- About this exercise -
Find every row below that contains the string "models", and copy each of those rows in full.
-- Records supplied follows --
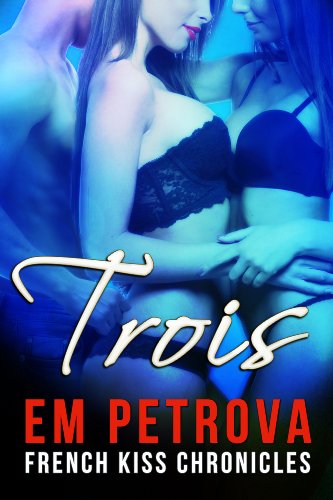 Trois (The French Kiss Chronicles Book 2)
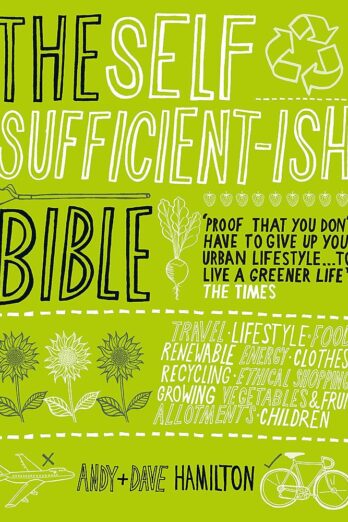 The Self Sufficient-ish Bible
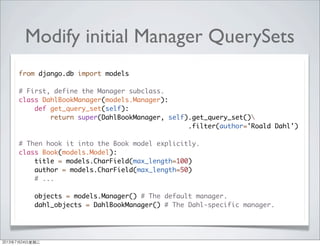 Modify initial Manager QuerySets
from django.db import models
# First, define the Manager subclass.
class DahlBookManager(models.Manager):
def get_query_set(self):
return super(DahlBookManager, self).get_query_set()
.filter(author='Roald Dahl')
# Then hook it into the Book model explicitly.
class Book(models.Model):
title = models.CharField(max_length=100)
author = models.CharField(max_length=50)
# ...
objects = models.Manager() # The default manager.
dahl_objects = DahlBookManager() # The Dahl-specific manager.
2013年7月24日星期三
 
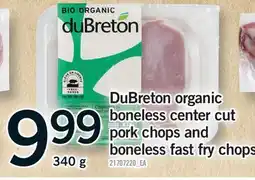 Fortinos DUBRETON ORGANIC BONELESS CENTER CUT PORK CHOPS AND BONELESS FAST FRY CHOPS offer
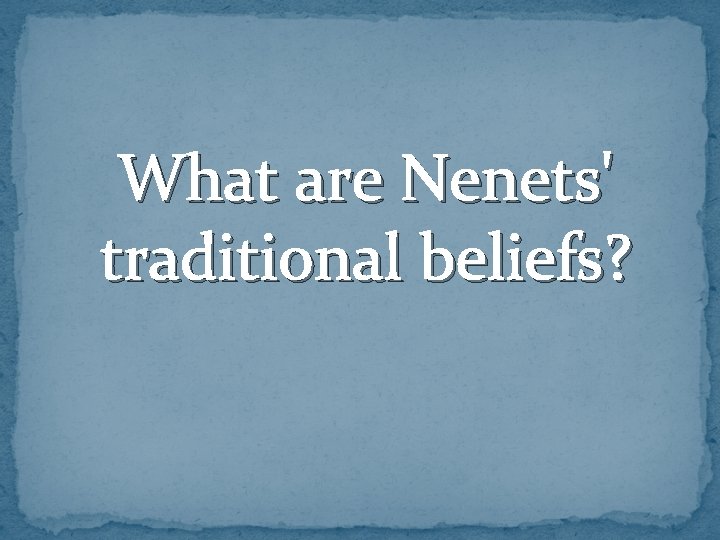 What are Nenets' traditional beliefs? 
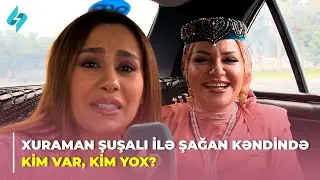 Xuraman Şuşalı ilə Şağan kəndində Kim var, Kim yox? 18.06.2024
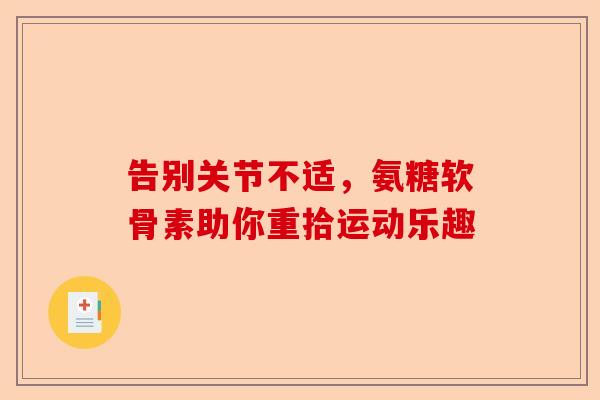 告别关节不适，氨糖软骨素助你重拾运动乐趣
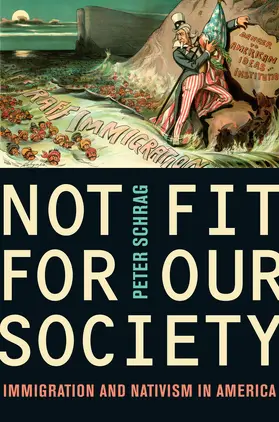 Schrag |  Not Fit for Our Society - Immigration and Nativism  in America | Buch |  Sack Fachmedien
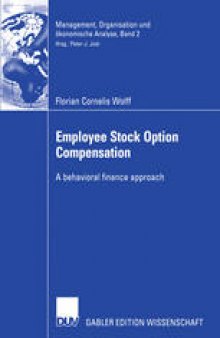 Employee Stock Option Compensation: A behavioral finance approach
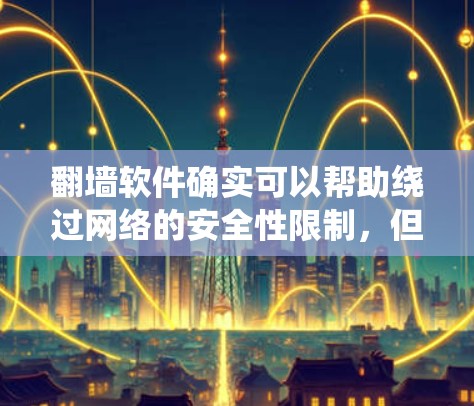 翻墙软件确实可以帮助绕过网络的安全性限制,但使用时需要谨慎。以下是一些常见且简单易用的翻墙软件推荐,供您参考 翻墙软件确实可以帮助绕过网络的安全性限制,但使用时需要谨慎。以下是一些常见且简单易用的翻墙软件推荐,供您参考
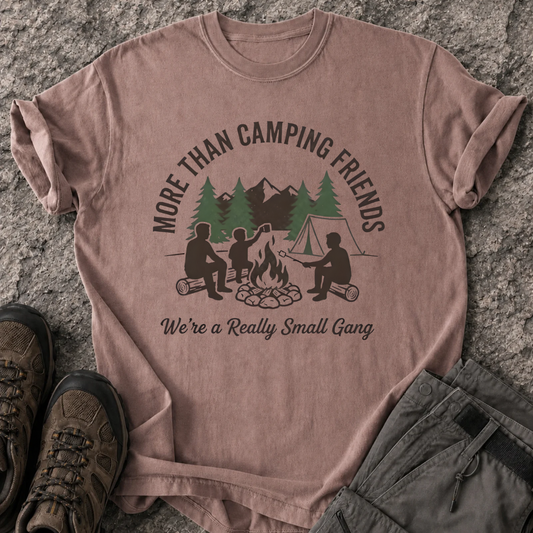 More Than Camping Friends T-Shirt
-- Records supplied concluded --
- Task result -
from django.db import models
class DahlBookManager(models.Manager):
class Book(models.Model):
title = models.CharField(max_length=100)
author = models.CharField(max_length=50)
objects = models.Manager() # The default manager.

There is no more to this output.